Most U.S. companies to this day don’t offer paid maternity leave. The fact an old employer of mine did not offer paid maternity leave was a sticking point with a former flame. “How are we going to make that work, Carolyn?” I recall him asking. He had a child from a previous relationship and little bandwidth in own salary, between his living expenses and monthly child support, to put money toward a future child with me. It’s no wonder he never proposed.
The world is very different from the one in which my parents and grandparents came of age, and I don’t think anyone anticipated how difficult it would be to make it down the aisle or out of the maternity ward.
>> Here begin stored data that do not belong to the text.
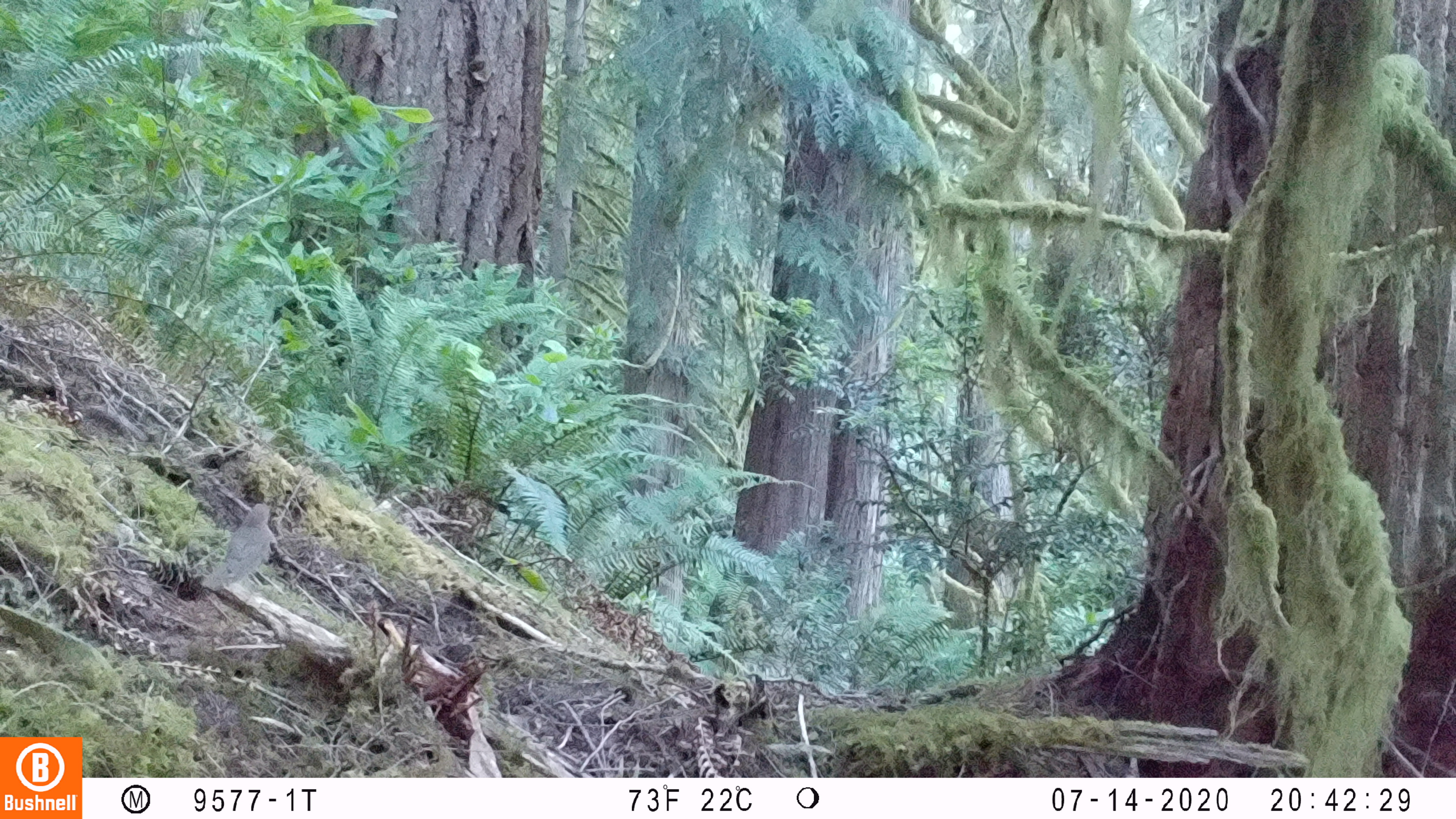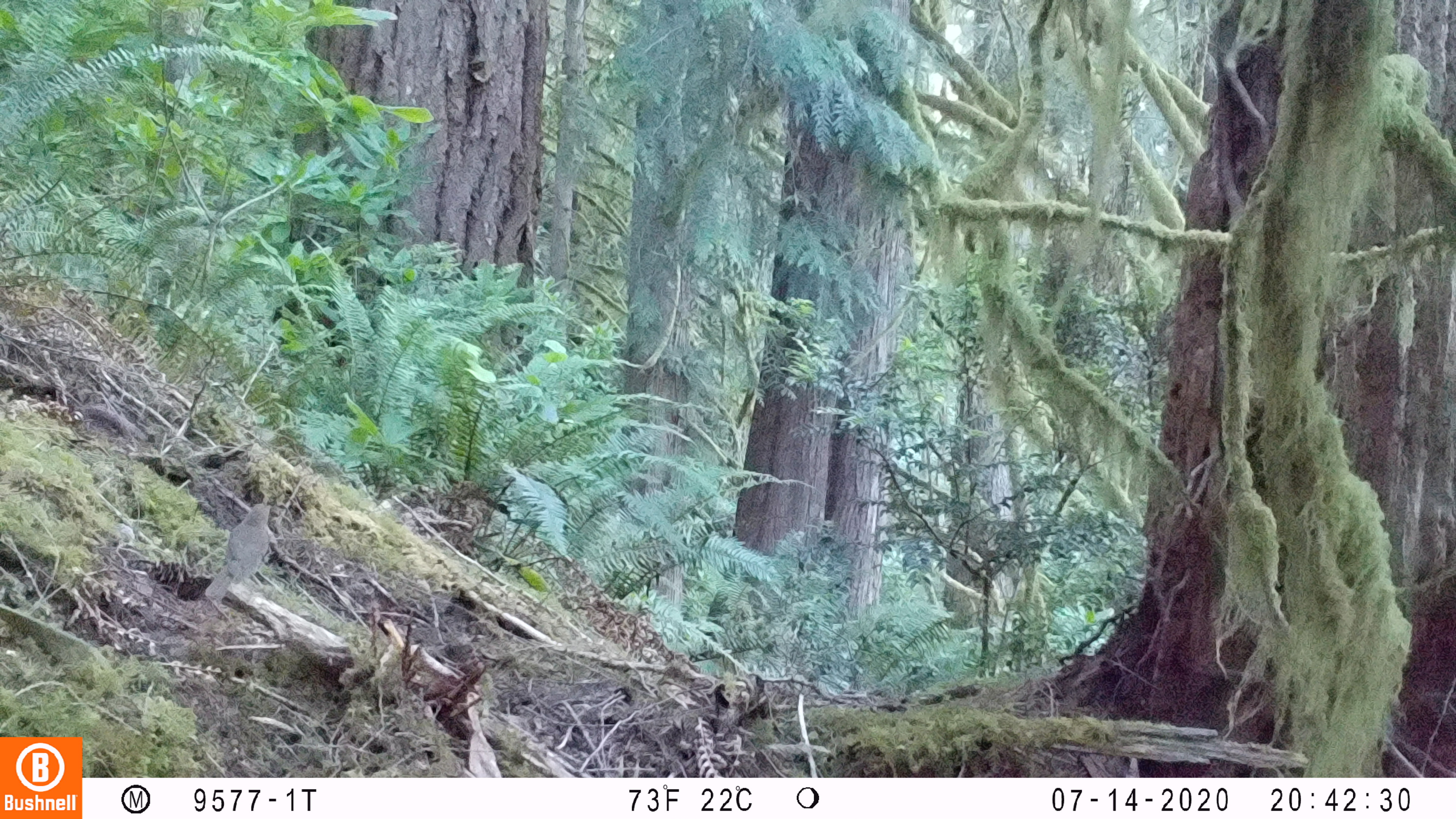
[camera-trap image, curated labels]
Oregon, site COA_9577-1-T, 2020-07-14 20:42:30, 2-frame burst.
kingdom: Animalia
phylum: Chordata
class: Aves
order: Passeriformes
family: Turdidae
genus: Catharus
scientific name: Catharus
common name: brown thrushes and nightingale-thrushes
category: catharus species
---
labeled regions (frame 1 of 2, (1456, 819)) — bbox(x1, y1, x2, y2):
catharus species: bbox(205, 497, 283, 594)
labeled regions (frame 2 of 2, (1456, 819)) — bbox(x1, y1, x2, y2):
catharus species: bbox(205, 500, 282, 606)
Men who desire marriage need relief knowing their partner is covered in the early months after childbirth, especially given out-of-control inflation, housing costs, and a world in which so many men pay child support or alimony for an earlier relationship.
The bottom line? Marriage and family shouldn't be reserved for the #girlboss C-suite.
If policymakers fail to reevaluate marriage and family policy in a meaningful way, the marriage rate will continue to drop and more second-hand dresses hanging in closets nationwide will become moth-eaten relics.
Carolyn Bolton is the communications and marketing manager for a mission-driven giving-account provider. She lives in Alexandria, Virginia.